Del mismo modo que los mitos pre-modernos exigían una “Fe Ciega” a sus profesantes, los mitos actuales la fortalecen mediante evidencias en las que los “hechos” encajan a la perfección con “los relatos” pues aquellos son consecuencia de un discurso que aparece en forma de necesidad construida. Las liturgias del mito moderno permiten gozar de los beneficios del consumo pero no cuestionar los motivos para el mismo, pues no los hay. Va implícita la posibilidad de formar parte del relato publicitario mediante la adecuación entre la referencia discursiva, el consumo personal y su impacto en nuestra cotidianidad, producto mismo de la pantalla o del espectacular urbanos. El mito moderno se valida en los espacios de vida diaria mediante el diploma colgado en la oficina o el birrete de la graduación. Implica la perspectiva de la despensa con lo “necesario”, del animalito en casa o la cirugía estética que enmascare nuestra imperfección y nos acerque a las referencias mediáticas en boga… Una vez que se tiene acceso a todo ello, sabremos que estamos en la ruta del éxito y lejos de la del fracaso. Sabremos que nos estamos desarrollando.

Son precisamente dichas oposiciones (éxito y fracaso) trazadas por la estructura proposicional de discurso, las que condicionan el cotidiano, materializándose a partir de referencias que circulan a gran escala, hermanando comunidades antes disímiles que se asientan en una misma idea sobre lo que es y no importante, trascendente y, sobre todo, validable. Mediante dicho esquema formalizado de oposiciones es que se obtiene parámetros para el verificar el avance personal o el desarrollo colectivo y, de esta forma, se hacen ostensibles o comunicables al interior del marco de esa “Aldea Global” de la que hablaba McLuhan (1989).

§ Entradas del conjunto
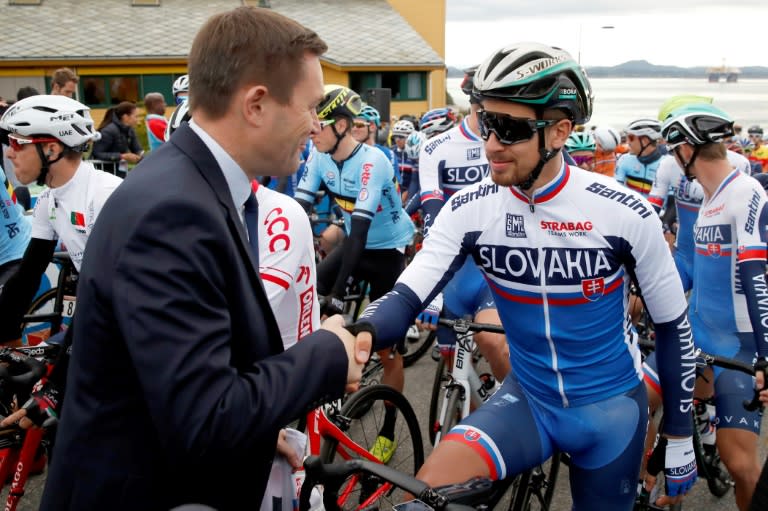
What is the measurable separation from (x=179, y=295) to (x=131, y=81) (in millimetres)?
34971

---

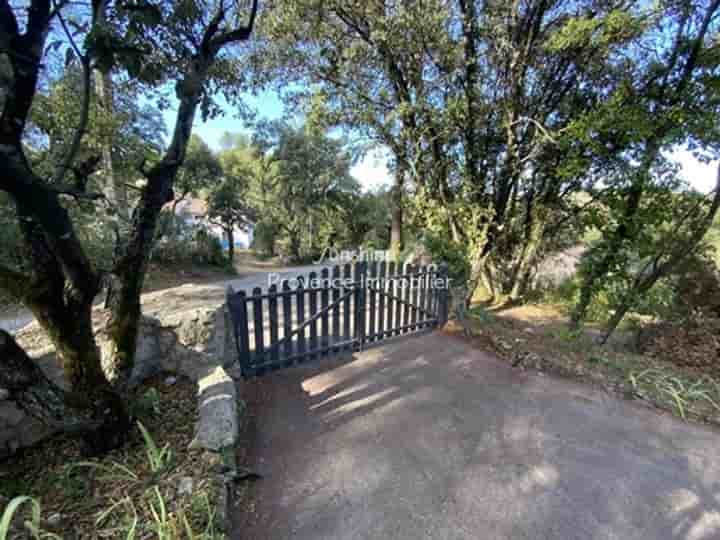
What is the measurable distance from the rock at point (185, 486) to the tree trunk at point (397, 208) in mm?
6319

* * *

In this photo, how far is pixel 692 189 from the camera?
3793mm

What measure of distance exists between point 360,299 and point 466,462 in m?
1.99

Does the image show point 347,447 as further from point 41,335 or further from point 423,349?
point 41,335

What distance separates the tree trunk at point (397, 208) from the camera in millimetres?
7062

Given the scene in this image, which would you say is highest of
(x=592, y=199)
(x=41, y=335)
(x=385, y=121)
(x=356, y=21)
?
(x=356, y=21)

§ Problema planteado A
Reproduce literalmente el fragmento del texto sobre los mitos modernos que va entre "Son precisamente dichas" y "hablaba McLuhan (1989).", ambos incluidos.
§ Problema planteado B
Prolonga el texto sobre el mito moderno y el consumo a partir de su última oración.

§ Respuesta escrita A
Son precisamente dichas oposiciones (éxito y fracaso) trazadas por la estructura proposicional de discurso, las que condicionan el cotidiano, materializándose a partir de referencias que circulan a gran escala, hermanando comunidades antes disímiles que se asientan en una misma idea sobre lo que es y no importante, trascendente y, sobre todo, validable. Mediante dicho esquema formalizado de oposiciones es que se obtiene parámetros para el verificar el avance personal o el desarrollo colectivo y, de esta forma, se hacen ostensibles o comunicables al interior del marco de esa “Aldea Global” de la que hablaba McLuhan (1989).

§ Respuesta escrita B
 

5.1. Reconfiguración del tiempo

Pero un logro, una adquisición o un avance institucionalmente reconocible no pueden permanecer estables por mucho tiempo pues pasarían de ser un factor para la verificación del desarrollo a convertirse en un asunto de estancamiento y éste último es un término proscrito. No puede haber permanencia pues ella implica ya dejadez, incapacidad o lo que hoy coloquialmente se denominaría permanencia en la “Zona de Confort”, un interesante recurso discursivo de carácter disuasorio que motiva al individuo a mantenerse en un estado de esfuerzo permanente.

El enemigo en este caso es el tiempo y el consumo tiene como una de sus metas más claras aprovecharlo para su propia reproducción: Desde el establecimiento de horarios laborales, la señalización de edades óptimas para la obtención de grados académicos, la señalización de temporadas para la moda, y el establecimiento de parámetros para la productividad hasta llegar a la prescripción de lo que se “debe hacer” con el tiempo libre, nos encontramos frente a una cultura del corto plazo y éste nos ha contaminado a tal grado que somos dependientes de una obsesión más dirigida al cambio en sí que a la esencia de aquello en virtud de lo cual cambiamos. Somos, en cierta forma, recurrentes con la metáfora del niño que -en un centro comercial- pide a gritos un juguete que, al obtenerlo, olvida o en el mejor de los casos usa someramente, para luego arrojarlo en el abandono. En este contexto no importa ya el objeto en sí, sino el poder que el acceso al mismo nos confiere. El enemigo a vencer es la permanencia en un mismo punto, la continuidad espacio-temporal: el sedentarismo consumista o la apatía ante el cambio.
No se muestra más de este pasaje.